Keep in mind the need to substitute ingredients based on allergies as well as preferences.
Try not to focus on strict adherence to nutritional guidelines per meal but rather in making sure your child gets what they need throughout the course of a day.
Menu Ideas
Use classic lunch menus (including those inside prepacked commercial lunch products) as a starting point. The reason manufacturers and marketers make selections like ham and swiss or veggies with humus, is because they have been proven to be purchased and enjoyed. A way to bring these pairings to life is in the presentation - cut meats and cheeses into bite sized cubes, or even fun geometric shapes or package veggies and dips in easy to open, decorative containers.
Veggie Nuggets
Make some veggie nuggets and include their favorite sauce or dip.
Ingredients:
- 1/2 cup each boiled or steamed tender carrots, broccoli, and cauliflower, cooled
- 1/4 cup of breadcrumbs for filling, plus extra for dipping formed nuggets
- 1 large egg
- Salt and pepper, to taste
- Vegetable oil for frying
Steps:
- Combine vegetables, 1/4 cup breadcrumbs, salt and pepper.

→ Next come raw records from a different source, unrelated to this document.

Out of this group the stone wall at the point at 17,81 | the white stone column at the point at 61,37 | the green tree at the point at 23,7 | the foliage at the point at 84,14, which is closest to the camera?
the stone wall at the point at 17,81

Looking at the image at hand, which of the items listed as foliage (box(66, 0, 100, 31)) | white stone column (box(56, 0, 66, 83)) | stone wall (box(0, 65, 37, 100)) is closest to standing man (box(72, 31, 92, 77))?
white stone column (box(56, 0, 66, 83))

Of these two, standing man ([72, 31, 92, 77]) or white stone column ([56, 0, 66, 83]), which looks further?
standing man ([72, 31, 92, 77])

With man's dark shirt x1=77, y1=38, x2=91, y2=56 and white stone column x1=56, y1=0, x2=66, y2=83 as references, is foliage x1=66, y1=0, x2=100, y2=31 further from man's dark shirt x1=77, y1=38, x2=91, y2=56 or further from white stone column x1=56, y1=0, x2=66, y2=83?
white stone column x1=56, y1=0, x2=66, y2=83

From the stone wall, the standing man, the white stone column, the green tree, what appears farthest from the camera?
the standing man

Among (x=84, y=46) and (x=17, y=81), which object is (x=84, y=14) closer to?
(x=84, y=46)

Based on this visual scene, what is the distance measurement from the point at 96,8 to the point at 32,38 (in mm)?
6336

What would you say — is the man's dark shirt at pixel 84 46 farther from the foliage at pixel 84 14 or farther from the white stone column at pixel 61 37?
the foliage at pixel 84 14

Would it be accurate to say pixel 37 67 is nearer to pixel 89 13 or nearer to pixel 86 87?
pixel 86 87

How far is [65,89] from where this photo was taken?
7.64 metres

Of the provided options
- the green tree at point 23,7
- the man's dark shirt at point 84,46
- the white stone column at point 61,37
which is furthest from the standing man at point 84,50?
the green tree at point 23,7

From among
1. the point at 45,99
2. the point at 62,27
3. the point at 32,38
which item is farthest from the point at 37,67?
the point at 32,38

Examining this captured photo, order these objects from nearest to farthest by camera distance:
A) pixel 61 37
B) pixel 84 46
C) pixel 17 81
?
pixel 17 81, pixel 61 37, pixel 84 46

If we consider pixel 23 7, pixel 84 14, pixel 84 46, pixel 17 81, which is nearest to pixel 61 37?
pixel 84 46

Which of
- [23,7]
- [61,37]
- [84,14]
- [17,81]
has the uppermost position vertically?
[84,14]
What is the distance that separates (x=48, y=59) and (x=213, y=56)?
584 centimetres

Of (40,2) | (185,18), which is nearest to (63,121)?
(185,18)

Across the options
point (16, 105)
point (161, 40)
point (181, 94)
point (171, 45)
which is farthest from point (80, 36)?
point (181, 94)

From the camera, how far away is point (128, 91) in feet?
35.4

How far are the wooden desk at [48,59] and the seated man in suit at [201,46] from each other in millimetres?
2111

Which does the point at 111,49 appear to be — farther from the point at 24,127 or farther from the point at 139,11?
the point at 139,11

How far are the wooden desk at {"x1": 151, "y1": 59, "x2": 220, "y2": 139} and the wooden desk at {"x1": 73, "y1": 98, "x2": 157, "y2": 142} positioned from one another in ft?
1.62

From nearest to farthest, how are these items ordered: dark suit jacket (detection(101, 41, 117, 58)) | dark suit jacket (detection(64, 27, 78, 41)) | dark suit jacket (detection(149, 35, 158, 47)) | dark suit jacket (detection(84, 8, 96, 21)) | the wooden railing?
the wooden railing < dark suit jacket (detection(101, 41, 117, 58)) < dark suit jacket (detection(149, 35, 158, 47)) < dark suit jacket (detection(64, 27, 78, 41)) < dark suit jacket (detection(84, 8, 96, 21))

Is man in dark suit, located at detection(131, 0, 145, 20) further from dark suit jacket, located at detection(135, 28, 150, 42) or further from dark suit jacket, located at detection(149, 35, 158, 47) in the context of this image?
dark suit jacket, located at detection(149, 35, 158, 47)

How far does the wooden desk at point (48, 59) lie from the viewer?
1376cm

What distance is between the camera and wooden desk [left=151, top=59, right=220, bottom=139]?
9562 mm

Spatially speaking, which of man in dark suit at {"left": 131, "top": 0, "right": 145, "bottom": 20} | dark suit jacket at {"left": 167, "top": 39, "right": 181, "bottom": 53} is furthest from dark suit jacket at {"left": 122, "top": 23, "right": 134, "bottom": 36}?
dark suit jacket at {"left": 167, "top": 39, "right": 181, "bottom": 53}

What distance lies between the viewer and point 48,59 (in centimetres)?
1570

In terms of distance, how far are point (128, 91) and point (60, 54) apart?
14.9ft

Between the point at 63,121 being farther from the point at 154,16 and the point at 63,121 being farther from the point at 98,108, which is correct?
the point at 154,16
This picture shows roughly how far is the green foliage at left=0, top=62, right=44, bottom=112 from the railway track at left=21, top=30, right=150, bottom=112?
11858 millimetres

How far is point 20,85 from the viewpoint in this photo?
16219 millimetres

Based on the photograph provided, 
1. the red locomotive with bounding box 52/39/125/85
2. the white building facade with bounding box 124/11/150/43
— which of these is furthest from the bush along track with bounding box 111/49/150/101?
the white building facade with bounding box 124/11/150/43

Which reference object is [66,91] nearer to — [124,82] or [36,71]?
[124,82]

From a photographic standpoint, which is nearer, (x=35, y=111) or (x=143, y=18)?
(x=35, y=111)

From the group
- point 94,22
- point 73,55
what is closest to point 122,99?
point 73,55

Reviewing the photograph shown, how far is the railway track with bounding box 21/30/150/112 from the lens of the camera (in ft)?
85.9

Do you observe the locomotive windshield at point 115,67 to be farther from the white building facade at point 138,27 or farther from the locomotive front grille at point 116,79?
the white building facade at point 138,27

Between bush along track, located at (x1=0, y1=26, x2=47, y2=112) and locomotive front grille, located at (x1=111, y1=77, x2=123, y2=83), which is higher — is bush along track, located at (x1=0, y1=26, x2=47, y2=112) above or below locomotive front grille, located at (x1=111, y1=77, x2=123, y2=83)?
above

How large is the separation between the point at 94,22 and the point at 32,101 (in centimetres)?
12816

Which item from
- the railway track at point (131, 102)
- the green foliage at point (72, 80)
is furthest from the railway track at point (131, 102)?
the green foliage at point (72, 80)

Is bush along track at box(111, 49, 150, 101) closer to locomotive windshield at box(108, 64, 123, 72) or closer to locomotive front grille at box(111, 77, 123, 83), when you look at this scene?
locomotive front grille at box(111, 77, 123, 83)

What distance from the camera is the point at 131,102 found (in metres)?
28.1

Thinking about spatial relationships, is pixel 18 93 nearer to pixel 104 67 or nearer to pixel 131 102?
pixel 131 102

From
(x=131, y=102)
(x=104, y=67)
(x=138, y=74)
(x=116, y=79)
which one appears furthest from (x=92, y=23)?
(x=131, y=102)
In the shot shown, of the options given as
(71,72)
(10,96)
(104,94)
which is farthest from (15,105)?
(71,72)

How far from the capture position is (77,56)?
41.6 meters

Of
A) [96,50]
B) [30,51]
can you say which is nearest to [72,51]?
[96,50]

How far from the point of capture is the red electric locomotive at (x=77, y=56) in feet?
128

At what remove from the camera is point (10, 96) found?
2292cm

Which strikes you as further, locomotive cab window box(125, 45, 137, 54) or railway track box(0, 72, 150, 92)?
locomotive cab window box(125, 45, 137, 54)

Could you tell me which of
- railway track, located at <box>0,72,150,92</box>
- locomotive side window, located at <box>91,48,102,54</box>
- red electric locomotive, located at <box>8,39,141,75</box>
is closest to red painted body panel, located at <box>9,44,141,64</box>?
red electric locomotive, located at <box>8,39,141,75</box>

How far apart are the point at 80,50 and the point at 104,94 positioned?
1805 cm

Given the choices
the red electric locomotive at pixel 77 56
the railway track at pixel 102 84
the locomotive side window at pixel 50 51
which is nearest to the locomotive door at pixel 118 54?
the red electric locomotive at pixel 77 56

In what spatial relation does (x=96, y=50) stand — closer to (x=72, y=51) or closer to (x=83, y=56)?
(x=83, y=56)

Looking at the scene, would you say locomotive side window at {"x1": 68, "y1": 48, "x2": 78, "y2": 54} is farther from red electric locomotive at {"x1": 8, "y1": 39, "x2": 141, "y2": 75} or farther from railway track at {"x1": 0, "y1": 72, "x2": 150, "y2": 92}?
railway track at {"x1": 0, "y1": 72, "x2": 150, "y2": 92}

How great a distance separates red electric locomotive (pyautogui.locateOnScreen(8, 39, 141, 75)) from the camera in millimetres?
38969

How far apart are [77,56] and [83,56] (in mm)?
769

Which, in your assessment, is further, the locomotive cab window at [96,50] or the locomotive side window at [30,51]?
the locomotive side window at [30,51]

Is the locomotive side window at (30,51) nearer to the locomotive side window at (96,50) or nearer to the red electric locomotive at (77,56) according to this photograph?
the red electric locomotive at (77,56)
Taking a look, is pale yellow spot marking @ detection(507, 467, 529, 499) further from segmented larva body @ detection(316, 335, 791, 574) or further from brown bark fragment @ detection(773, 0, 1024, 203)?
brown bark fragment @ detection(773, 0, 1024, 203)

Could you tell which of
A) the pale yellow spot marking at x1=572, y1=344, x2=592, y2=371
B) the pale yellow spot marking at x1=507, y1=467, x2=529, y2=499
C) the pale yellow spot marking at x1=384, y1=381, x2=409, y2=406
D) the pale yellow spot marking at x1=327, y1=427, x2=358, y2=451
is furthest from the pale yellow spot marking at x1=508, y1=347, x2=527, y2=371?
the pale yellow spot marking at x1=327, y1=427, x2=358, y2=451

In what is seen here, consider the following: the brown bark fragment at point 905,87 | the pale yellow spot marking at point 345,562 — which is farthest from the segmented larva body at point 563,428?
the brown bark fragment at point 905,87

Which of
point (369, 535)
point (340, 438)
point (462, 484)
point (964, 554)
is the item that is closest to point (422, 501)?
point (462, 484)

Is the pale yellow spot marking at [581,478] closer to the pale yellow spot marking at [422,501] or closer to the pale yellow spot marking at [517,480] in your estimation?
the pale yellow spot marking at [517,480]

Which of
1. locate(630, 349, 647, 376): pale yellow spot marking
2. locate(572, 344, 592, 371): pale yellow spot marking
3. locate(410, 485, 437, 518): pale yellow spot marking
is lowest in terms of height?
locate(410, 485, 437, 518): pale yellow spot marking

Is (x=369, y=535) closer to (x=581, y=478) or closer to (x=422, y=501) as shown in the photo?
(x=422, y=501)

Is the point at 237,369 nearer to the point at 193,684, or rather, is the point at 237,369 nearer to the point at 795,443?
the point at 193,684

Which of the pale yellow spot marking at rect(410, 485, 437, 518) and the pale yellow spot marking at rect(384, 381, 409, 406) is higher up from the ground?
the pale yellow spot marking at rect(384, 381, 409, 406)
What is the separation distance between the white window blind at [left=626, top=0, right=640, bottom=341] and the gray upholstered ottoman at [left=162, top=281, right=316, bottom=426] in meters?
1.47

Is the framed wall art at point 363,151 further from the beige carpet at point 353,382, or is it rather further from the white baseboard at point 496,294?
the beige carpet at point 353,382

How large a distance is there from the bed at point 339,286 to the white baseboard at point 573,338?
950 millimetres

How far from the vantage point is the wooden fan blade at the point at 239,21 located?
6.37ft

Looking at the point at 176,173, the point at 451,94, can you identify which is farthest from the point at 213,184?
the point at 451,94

- Use a tablespoon or small cookie scoop to portion out veggie mixture into a ball, then flatten into a nugget shape.
- Coat nuggets with more breadcrumbs.
- Fry nuggets until golden brown or use an air fryer.
- Drain and cool.
- Nuggets can also be baked in a traditional oven at 400° F for about 15 minutes.
For more lunch ideas and recipes, check out this post!
Enjoy this time with the children in your life. As many of us already know, the days may seem long, but the years pass quickly - make sure they (and you) are Fed Well!